De plus, si le taux de matière grasse du lait a tendance à remonter, les données du contrôle laitier montrent qu’il semble atteindre un palier ces trois dernières années autour de 40,6 g/kg quand il était de 39,2 g/kg en 2015. « Même en cherchant à maximiser le TB, cela ne suffira pas à répondre à la demande qui est extrêmement forte », estime Jean-Marc Chaumet.
Une production qui décroche
Côté production, le recul de la collecte se poursuit de mois en mois. « Depuis 2021, la collecte a entamé un repli structurel qui s’accentue en 2023. […] La bonne tenue du prix du lait et une année fourragère plutôt favorable n’enrayent pas le recul de la collecte française », explique l’Idele dans son Tendances de septembre. La collecte française a poursuivi un recul appuyé cet été (-2,9 % en juillet/juillet 2022 et -2,4 % en août). En cumul sur les sept premiers mois de 2023, la baisse de la collecte a atteint 2,3 % par rapport à l’année précédente. L’Ouest n’est pas épargné. Seuls la Normandie et les Hauts-de-France parviennent à enrayer la décroissance.
« Nous ne compensons plus les départs par ceux qui restent, déplore Florence Monot, directrice générale amont Sodiaal. Nous entrons dans une ère où nous voulons garder la ressource laitière pour nous. »
Les usines manqueront-elles de lait ?
Déjà certaines usines ressentent le manque de lait à certaines périodes et peinent à tourner à plein régime. « Si, à date, nous n’éprouvons pas de difficulté pour l’ensemble de nos 65 usines Sodiaal, août et septembre sont les mois les plus compliqués. Nous devons acheminer du lait dans nos usines de l’Est en provenance du Massif central, mais cela coûte très cher », explique-t-elle alors que la coopérative a déjà opéré une importante restructuration de ses capacités de production.
Ces flux de lait pourraient, à mesure que la ressource se raréfie, devenir monnaie courante, entraînant un surcoût non négligeable, sans compter l’impact carbone. « Cela sera un vrai sujet dans certaines régions, abonde Pascal Le Brun, de la Coopération laitière. Il y aura nécessairement des restructurations avec des fermetures d’usines. »

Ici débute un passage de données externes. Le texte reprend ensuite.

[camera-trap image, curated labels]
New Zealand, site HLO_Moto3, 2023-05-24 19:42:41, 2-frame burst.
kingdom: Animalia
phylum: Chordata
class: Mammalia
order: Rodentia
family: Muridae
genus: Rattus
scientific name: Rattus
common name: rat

« Le sujet de la baisse de la collecte est particulièrement préoccupant, estime également François Xavier Huard, président-directeur général de la Fnil (industries laitières privées). Peut-être pourra-t-on compenser les départs par une hausse des rendements grâce à la génétique ou la gestion des troupeaux. » Un prix du lait incitatif pèsera également dans la balance.